**WHAT IS EXPECTED:**
Output each entry verbatim.

**RECORDS SUPPLIED:**

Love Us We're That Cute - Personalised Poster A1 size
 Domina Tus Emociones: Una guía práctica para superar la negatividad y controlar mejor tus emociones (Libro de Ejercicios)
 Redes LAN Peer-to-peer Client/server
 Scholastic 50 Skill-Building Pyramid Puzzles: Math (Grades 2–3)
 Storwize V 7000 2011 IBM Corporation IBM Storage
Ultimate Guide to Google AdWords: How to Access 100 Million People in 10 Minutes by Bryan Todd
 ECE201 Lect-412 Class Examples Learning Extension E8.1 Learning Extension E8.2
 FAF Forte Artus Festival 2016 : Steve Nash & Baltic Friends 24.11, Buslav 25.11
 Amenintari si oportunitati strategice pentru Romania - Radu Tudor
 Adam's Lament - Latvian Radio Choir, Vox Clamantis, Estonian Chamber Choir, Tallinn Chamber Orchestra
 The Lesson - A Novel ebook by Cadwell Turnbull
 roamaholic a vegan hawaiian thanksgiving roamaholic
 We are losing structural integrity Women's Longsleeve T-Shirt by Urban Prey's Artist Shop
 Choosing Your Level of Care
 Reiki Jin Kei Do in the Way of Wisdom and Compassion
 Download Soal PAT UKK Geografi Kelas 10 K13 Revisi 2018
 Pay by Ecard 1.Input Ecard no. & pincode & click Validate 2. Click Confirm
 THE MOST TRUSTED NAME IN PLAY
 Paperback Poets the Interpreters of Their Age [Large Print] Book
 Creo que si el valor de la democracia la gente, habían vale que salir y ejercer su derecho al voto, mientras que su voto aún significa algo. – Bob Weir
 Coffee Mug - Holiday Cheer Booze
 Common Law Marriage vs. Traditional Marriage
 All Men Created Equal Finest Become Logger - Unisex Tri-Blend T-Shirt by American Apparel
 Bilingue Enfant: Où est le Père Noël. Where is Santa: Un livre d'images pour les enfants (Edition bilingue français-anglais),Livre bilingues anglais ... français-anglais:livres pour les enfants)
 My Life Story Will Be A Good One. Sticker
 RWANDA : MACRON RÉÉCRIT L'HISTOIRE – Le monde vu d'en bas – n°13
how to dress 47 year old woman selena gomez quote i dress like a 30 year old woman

**REPLY:**
Love Us We're That Cute - Personalised Poster A1 size
 Domina Tus Emociones: Una guía práctica para superar la negatividad y controlar mejor tus emociones (Libro de Ejercicios)
 Redes LAN Peer-to-peer Client/server
 Scholastic 50 Skill-Building Pyramid Puzzles: Math (Grades 2–3)
 Storwize V 7000 2011 IBM Corporation IBM Storage
Ultimate Guide to Google AdWords: How to Access 100 Million People in 10 Minutes by Bryan Todd
 ECE201 Lect-412 Class Examples Learning Extension E8.1 Learning Extension E8.2
 FAF Forte Artus Festival 2016 : Steve Nash & Baltic Friends 24.11, Buslav 25.11
 Amenintari si oportunitati strategice pentru Romania - Radu Tudor
 Adam's Lament - Latvian Radio Choir, Vox Clamantis, Estonian Chamber Choir, Tallinn Chamber Orchestra
 The Lesson - A Novel ebook by Cadwell Turnbull
 roamaholic a vegan hawaiian thanksgiving roamaholic
 We are losing structural integrity Women's Longsleeve T-Shirt by Urban Prey's Artist Shop
 Choosing Your Level of Care
 Reiki Jin Kei Do in the Way of Wisdom and Compassion
 Download Soal PAT UKK Geografi Kelas 10 K13 Revisi 2018
 Pay by Ecard 1.Input Ecard no. & pincode & click Validate 2. Click Confirm
 THE MOST TRUSTED NAME IN PLAY
 Paperback Poets the Interpreters of Their Age [Large Print] Book
 Creo que si el valor de la democracia la gente, habían vale que salir y ejercer su derecho al voto, mientras que su voto aún significa algo. – Bob Weir
 Coffee Mug - Holiday Cheer Booze
 Common Law Marriage vs. Traditional Marriage
 All Men Created Equal Finest Become Logger - Unisex Tri-Blend T-Shirt by American Apparel
 Bilingue Enfant: Où est le Père Noël. Where is Santa: Un livre d'images pour les enfants (Edition bilingue français-anglais),Livre bilingues anglais ... français-anglais:livres pour les enfants)
 My Life Story Will Be A Good One. Sticker
 RWANDA : MACRON RÉÉCRIT L'HISTOIRE – Le monde vu d'en bas – n°13
how to dress 47 year old woman selena gomez quote i dress like a 30 year old woman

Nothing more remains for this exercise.